A Court Guessed How Gay Men From Conservative Families Would React After First Having Sex. It Cost Two Men Their Refugee Status.

    A tribunal found it was "implausible" the men wouldn't remember what happened in the days after they first had sex, even six years later.

    Two young men from Pakistan who feared persecution because they were in a homosexual relationship had their refugee claims rejected because a tribunal made "illogical" assumptions about how they would respond to their first time having sex, a court has found.

    The decision of the Federal Court of Australia to send the case back to the Administrative Appeals Tribunal (AAT) to be heard again marks the latest chapter in the pair's seven-year battle to have their sexuality claims believed and to be recognised as refugees.

    The two men, H and I (their identities are protected), arrived in Melbourne to study in 2009, when H was a teenager and I was in his early 20s. They had been introduced in Pakistan by their fathers who were friends, and they shared a room in Australia.

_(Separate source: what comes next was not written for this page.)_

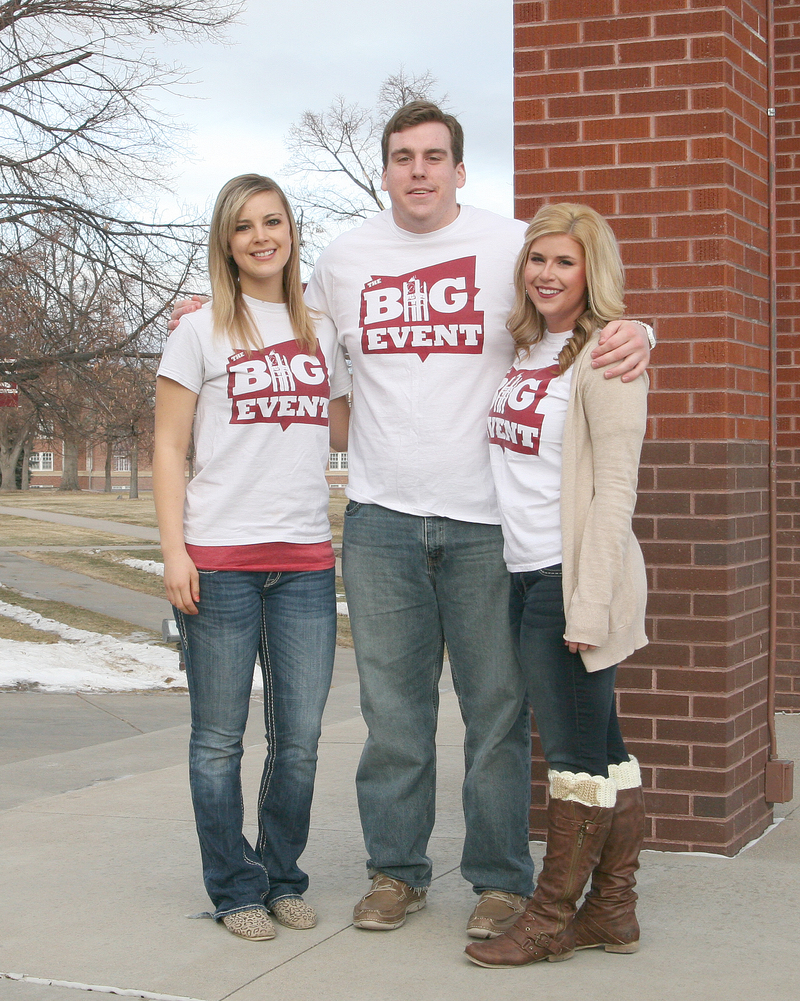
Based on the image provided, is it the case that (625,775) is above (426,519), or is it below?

    Then, they told the government and later the tribunal, they got together. After a night out in Melbourne for H’s birthday, where they danced and talked about whether they liked girls, they returned home late.

    “As we were both drunk, we couldn’t control to express our feelings at that night and finally we share all those pleasures which gay couples would do,” H told the tribunal.

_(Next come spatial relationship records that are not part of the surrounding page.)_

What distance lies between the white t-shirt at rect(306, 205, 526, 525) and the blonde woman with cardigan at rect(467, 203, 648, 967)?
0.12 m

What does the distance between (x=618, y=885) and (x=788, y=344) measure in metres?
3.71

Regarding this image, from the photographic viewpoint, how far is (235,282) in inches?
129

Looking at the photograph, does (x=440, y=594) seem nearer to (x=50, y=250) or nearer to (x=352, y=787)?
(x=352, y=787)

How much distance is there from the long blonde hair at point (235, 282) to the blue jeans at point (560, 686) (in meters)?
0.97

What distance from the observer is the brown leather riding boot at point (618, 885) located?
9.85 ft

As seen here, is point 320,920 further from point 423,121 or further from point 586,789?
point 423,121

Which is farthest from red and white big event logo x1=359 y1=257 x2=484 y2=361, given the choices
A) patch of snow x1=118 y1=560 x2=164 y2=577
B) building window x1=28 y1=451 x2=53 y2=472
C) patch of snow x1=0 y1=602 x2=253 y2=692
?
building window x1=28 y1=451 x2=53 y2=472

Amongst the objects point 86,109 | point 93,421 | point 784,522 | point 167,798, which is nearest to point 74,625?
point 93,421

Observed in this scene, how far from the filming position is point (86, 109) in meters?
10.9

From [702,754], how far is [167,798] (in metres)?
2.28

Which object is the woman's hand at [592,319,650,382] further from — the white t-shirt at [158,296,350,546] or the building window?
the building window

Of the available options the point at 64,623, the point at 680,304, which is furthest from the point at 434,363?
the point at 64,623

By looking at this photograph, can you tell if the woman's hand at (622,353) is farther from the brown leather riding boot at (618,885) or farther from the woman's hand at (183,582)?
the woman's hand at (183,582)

    At the tribunal hearing in April 2016, some six years after they said they started having sex, each man told a slightly different story about what happened next. H said they did not immediately discuss what had happened and went about their normal routine the next day. He said they next had sex a couple of weeks later. The other man, I, said they did talk that night and the next day, and he thought they had sex again within the next few days.

    When the tribunal asked about the discrepancy, they said it had been a long time and that they only remembered 60-70% of what happened.

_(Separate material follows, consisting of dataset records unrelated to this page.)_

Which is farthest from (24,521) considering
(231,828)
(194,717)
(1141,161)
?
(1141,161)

    In the end, the tribunal found H and I were not credible witnesses and that they were not gay, in part because that explanation was “implausible”.

    Both men claimed to come from conservative families who would strongly disapprove of what they had done, and for both of them it was their first time having sex and their first significant gay sexual experience, as well as the first time they revealed to each other that they were gay.

    All of those factors meant they would have been able to remember what happened afterwards and when they next had sex, the tribunal found.

    The tribunal also found it was "totally implausible" that they would just go about their normal routine the following day, because there would be "much that they would want to discuss with each other" about the implications of what had happened.

    Now the Federal Court has overturned those findings, saying the tribunal’s reasoning about what the men would have done after that first sexual experience was "logically flawed" and irrational.

    The tribunal made assumptions about the expected psychological response — that the men would immediately discuss what had happened, and that they would remember clearly when they next had sex. But these assumptions were not proved by evidence, two of the three Federal Court judges found.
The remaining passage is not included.